Melihat Elea dibopong Ben dalam keadaan tak sadarkan diri, membuat langkah Catherine tak bisa dikendalikan untuk tidak mengikuti ke mana Ben akan membawa Elea. Mengekor dengan mengambil jarak cukup jauh Catherine lakukan hanya demi mengetahui keadaan putrinya.
"Maaf, Nyonya Catherine. Apa yang kau lakukan di tempat ini?" Ben bertanya, menatap Catherine risau juga heran.
"Aku datang untuk menemui putriku."
"Camila? Dia sudah pergi beberapa jam lalu."
Catherine menggeleng. "Bukan. Aku datang untuk menemui Elea. Elea adalah putriku. Putri kandungku."
Ben pun terdiam. Sama halnya dengan Mark yang mendengar jelas semuanya. Fakta bahwa Elea ternyata adalah istri Ben sudah cukup mengejutkan si asisten tersebut. Dan kini fakta lain tentang siapa Elea yang sebenarnya itu pun cukup membuat Mark terkejut.
Di waktu bersamaan Jane datang, dan langsung diminta oleh Ben untuk membawakan pakaian kering untuk Catherine. Jane patuh, lalu bergegas pergi.
Mark pamit ke apotik hendak menebus obat Elea. Namun sebelum itu, Mark terlebih dahulu membawakan pakaian ganti untuk Ben.
...
Ben mengajak Catherine berbincang di ruangannya. Sedangkan Elea masih belum sadarkan diri, dijaga penuh perhatian oleh Jane.
"Jujur aku sangat terkejut mendengar ini." Ben berkata sembari menaruh secangkir kopi panas ke meja, tepat di depan Catherine. Kepulan asapnya yang berbaur dengan aroma khas kopi itu merayu penciuman.

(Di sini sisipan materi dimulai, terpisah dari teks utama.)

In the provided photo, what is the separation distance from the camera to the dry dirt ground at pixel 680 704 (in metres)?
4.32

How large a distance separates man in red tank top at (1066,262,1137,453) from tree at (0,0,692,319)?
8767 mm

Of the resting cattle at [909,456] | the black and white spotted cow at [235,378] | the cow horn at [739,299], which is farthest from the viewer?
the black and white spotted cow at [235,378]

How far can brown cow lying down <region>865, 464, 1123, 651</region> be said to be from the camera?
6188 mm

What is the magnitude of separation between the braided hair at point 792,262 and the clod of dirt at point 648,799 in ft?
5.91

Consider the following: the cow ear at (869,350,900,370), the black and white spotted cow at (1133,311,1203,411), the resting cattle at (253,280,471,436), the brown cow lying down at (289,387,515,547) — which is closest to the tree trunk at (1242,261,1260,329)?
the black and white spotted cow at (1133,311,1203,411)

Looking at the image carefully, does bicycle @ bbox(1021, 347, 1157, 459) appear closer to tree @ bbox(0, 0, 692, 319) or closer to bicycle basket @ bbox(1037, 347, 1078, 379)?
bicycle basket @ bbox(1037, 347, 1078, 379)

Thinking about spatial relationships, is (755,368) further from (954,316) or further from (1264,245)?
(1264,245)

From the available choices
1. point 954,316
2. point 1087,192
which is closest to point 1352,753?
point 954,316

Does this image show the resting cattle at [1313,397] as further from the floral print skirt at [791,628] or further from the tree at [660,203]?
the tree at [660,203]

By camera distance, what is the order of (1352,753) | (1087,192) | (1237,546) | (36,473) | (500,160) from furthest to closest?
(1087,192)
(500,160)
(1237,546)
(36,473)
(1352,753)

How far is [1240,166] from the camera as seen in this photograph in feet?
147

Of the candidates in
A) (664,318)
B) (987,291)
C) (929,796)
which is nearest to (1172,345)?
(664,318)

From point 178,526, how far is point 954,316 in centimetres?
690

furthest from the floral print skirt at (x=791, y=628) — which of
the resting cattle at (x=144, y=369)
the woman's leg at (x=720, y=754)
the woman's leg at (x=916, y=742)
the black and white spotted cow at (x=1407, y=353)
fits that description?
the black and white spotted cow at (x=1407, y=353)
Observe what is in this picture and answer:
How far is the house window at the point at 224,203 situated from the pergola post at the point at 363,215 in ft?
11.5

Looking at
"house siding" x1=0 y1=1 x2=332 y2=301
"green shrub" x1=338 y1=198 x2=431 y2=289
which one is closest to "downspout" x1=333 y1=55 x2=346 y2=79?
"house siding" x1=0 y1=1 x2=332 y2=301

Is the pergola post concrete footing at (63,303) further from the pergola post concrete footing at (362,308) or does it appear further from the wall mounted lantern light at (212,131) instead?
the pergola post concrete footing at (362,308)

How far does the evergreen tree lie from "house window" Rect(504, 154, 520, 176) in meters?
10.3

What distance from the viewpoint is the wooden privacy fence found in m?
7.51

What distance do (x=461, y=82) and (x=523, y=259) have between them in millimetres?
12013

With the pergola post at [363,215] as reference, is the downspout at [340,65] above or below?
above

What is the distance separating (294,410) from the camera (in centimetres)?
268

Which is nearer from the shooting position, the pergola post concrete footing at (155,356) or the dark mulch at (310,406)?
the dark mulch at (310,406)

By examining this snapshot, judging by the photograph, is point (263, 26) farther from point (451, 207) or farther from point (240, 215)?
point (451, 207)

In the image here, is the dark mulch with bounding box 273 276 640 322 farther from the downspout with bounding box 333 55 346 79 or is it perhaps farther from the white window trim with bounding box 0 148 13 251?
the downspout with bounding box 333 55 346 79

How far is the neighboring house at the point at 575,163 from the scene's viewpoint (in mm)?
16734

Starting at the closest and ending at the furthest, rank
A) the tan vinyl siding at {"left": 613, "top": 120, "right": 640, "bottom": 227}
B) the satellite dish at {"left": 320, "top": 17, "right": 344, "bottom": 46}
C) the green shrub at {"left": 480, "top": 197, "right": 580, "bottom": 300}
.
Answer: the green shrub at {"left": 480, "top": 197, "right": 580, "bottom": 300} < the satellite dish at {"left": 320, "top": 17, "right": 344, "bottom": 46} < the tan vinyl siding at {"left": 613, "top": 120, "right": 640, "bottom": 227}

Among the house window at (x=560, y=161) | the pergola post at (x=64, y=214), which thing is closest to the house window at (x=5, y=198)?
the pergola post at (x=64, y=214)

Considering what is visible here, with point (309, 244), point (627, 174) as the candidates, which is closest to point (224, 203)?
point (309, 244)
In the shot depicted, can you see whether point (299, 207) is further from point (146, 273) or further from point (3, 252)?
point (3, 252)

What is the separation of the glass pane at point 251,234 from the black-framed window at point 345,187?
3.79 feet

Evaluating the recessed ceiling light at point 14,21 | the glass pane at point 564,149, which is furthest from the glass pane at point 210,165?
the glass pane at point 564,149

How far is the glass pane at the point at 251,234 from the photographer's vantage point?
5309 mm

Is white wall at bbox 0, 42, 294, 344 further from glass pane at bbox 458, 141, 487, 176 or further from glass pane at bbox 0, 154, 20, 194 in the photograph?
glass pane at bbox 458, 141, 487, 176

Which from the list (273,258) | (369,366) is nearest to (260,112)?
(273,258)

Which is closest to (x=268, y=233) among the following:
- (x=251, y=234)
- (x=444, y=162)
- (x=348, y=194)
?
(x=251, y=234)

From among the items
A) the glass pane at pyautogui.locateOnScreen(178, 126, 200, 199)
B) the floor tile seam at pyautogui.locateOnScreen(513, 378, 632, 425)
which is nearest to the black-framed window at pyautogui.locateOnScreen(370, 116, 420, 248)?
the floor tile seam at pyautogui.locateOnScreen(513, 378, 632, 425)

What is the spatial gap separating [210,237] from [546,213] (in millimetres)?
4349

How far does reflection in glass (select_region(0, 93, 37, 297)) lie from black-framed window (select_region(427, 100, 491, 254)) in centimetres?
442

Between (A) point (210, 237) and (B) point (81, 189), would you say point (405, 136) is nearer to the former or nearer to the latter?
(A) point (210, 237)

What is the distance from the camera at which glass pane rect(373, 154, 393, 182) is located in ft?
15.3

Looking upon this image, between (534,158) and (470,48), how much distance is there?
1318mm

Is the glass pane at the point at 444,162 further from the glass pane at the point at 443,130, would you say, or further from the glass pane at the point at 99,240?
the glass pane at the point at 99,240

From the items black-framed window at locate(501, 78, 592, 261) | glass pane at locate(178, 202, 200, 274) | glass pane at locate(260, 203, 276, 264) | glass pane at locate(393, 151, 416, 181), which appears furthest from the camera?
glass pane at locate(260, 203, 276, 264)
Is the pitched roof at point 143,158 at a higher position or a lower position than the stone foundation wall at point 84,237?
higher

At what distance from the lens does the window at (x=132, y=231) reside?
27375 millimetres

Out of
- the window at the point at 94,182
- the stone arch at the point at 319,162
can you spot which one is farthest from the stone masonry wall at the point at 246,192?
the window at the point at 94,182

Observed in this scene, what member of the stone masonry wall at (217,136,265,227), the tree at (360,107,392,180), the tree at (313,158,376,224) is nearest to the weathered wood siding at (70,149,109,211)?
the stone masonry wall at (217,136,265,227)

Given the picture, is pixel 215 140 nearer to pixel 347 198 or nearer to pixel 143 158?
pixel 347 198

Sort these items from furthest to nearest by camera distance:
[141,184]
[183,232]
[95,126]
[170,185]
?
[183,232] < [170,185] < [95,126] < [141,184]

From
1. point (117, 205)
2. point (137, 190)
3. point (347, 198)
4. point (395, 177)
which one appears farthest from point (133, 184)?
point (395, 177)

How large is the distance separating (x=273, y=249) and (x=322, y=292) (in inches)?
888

"Aku juga sangat terkejut mendengar jika Elea adalah istrimu. Kapan kalian menikah?" tanya Catherine mengangkat pandangan. Menatap kecewa pria tampan berlengan panjang t-shirt turtleneck yang menutupi lehernya itu.
Ben mengambil duduk di sofa sebelah kanan Catherine.
"Silahkan di minum. Kau kedinginan Nyonya Catherine. Kopi ini bisa menghangatkanmu."
__ADS_1
"Terimakasih." Catherine meraih kopi tersebut, menyesapnya sedikit demi sedikit. Menaruhnya kembali ketika ia sudah selesai.
"Sudah berapa lama kalian menikah?" tanya Catherine kembali dengan kalimat berbeda.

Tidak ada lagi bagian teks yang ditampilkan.